Me? I’ve seen the old photos and know the Cotuit end used to be much wider, so this isn’t an unnatural proposal. I’ve grown accustomed to the current configuration and would very much miss the cove that would all but disappear as a place to anchor my boat on the weekends.  While I can grumble and point fingers at the idiocy of past generations in trashing the beaches with their jetties, groins and Cuts they’re all dead and there’s no undoing the damage, lord knows the current generation sealed the fate of the bays when it permitted the Rape of the Cape to happen from 1970 to the present.

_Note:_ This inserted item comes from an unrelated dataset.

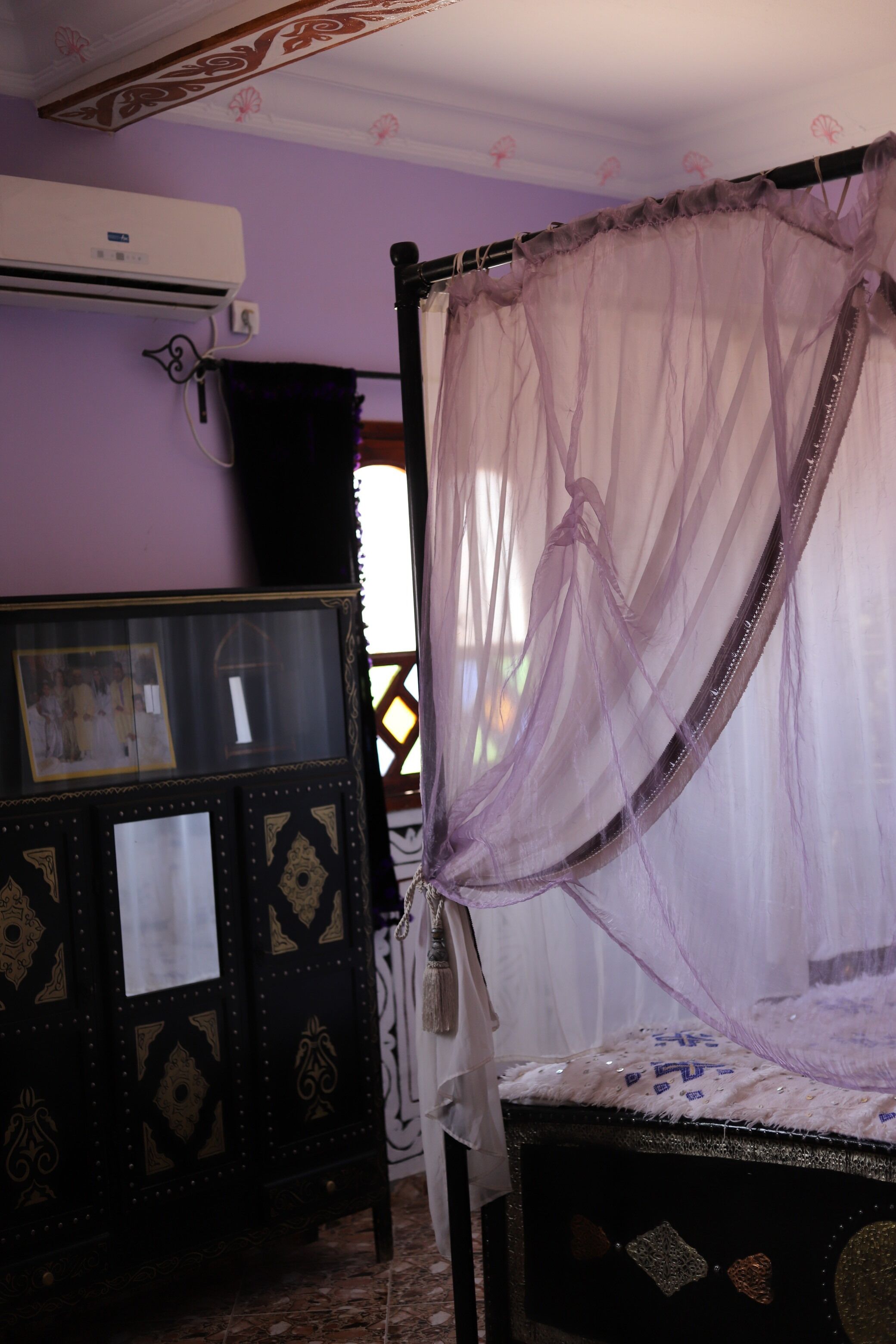Una habitación con una cama bajo una dosel, un aparador decorativo y un equipo de aire acondicionado.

I doubt this is going to magically clean up the water quality — we simply don’t have the tidal range to get a big transfer of water through the system, big channels or not, but it can’t hurt. So, I’m in favor but think it’s yet another sign of the times, there’s no going back to what we’ve lost, but there’s no reason to give up hope. And heck, I’ve seen the old plans from the 1920s to build a polo field and landing strip for airplanes on the island, so at least we’re not dealing with that.

Here are some old charts showing the changes to the beach over the years. First, from 1857:

This is pre-Wianno Cut. West Bay in Osterville drains through the Seapuit River and empties into Cotuit Bay and out through a gap between Dead Neck and Sampsons Island, then truly an island.

Now 1933. Thirty years after the Wianno Cut was built. Sampson’s has bonded to Dead Neck and the old channel is closed, forming Cupid’s Cove. The western end, the Cotuit channel, is very wide:

And finally, a Google Earth satellite photo of where we are today.

disclosure: I am a paid member of both Three Bays Preservation and Massachusetts Audubon and think they both do good work. I was a volunteer water quality tester for Three Bays last summer.